EXERCISE BRIEF: Can you restate the records below word for word?

Start of RECORDS SHOWN

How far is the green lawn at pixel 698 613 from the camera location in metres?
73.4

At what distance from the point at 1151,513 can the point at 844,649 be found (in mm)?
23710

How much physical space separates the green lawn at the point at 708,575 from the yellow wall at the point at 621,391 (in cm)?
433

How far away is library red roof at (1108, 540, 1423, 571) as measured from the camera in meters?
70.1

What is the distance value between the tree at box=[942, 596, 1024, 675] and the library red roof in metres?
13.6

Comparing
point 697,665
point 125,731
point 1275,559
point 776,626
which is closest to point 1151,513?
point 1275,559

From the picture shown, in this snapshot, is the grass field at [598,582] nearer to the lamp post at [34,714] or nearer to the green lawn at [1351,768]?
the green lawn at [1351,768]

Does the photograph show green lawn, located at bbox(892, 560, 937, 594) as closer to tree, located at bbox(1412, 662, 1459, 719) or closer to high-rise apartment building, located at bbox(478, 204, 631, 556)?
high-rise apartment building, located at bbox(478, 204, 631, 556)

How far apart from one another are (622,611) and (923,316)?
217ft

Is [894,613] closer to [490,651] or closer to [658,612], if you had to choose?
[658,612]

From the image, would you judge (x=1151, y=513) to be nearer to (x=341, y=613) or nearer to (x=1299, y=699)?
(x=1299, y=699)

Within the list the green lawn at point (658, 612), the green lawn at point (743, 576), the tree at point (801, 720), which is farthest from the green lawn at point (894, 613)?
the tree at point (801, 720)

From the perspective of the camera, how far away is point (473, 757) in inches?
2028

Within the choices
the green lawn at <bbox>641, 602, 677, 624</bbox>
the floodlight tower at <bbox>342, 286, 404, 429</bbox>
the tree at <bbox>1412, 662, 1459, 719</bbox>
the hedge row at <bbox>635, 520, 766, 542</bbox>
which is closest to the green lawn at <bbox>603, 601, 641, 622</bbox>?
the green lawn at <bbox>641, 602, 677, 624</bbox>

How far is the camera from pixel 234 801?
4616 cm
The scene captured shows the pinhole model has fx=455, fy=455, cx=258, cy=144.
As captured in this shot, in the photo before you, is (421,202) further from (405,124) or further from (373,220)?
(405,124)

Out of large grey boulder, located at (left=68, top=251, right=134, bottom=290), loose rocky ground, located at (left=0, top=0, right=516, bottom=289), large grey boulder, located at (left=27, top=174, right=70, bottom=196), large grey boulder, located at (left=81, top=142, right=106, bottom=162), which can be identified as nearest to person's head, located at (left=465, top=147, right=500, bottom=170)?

End of RECORDS SHOWN

REPLY:
How far is the green lawn at pixel 698 613 from the camera location in metres?
73.4

At what distance from the point at 1151,513 can the point at 844,649 be found (in mm)?
23710

How much physical space separates the green lawn at the point at 708,575 from the yellow wall at the point at 621,391 (in cm)?
433

How far away is library red roof at (1108, 540, 1423, 571) as measured from the camera in meters?
70.1

What is the distance value between the tree at box=[942, 596, 1024, 675] and the library red roof in metres?
13.6

Comparing
point 697,665
point 125,731
point 1275,559
point 776,626
which is closest to point 1151,513?
point 1275,559

From the picture shown, in this snapshot, is the grass field at [598,582] nearer to the lamp post at [34,714] or nearer to the green lawn at [1351,768]?
the green lawn at [1351,768]

Does the photograph show green lawn, located at bbox(892, 560, 937, 594) as closer to tree, located at bbox(1412, 662, 1459, 719) or closer to high-rise apartment building, located at bbox(478, 204, 631, 556)?
high-rise apartment building, located at bbox(478, 204, 631, 556)

How far apart from one another are (622,611) and (923,316)?
217ft

Is [894,613] closer to [490,651] or closer to [658,612], if you had to choose?
[658,612]

From the image, would you judge (x=1151, y=513) to be nearer to (x=341, y=613) or nearer to (x=1299, y=699)?
(x=1299, y=699)

Within the list the green lawn at point (658, 612), the green lawn at point (743, 576), the tree at point (801, 720), which is farthest from the green lawn at point (894, 613)?
the tree at point (801, 720)

From the perspective of the camera, how far away is point (473, 757) in inches?
2028

Within the choices
the green lawn at <bbox>641, 602, 677, 624</bbox>
the floodlight tower at <bbox>342, 286, 404, 429</bbox>
the tree at <bbox>1412, 662, 1459, 719</bbox>
the hedge row at <bbox>635, 520, 766, 542</bbox>
which is closest to the green lawn at <bbox>603, 601, 641, 622</bbox>?
the green lawn at <bbox>641, 602, 677, 624</bbox>

How far is the camera from pixel 234 801?
4616 cm
The scene captured shows the pinhole model has fx=455, fy=455, cx=258, cy=144.
As captured in this shot, in the photo before you, is (421,202) further from (405,124) or further from (373,220)?
(405,124)

Out of large grey boulder, located at (left=68, top=251, right=134, bottom=290), loose rocky ground, located at (left=0, top=0, right=516, bottom=289), large grey boulder, located at (left=27, top=174, right=70, bottom=196), large grey boulder, located at (left=81, top=142, right=106, bottom=162), which can be identified as nearest to person's head, located at (left=465, top=147, right=500, bottom=170)?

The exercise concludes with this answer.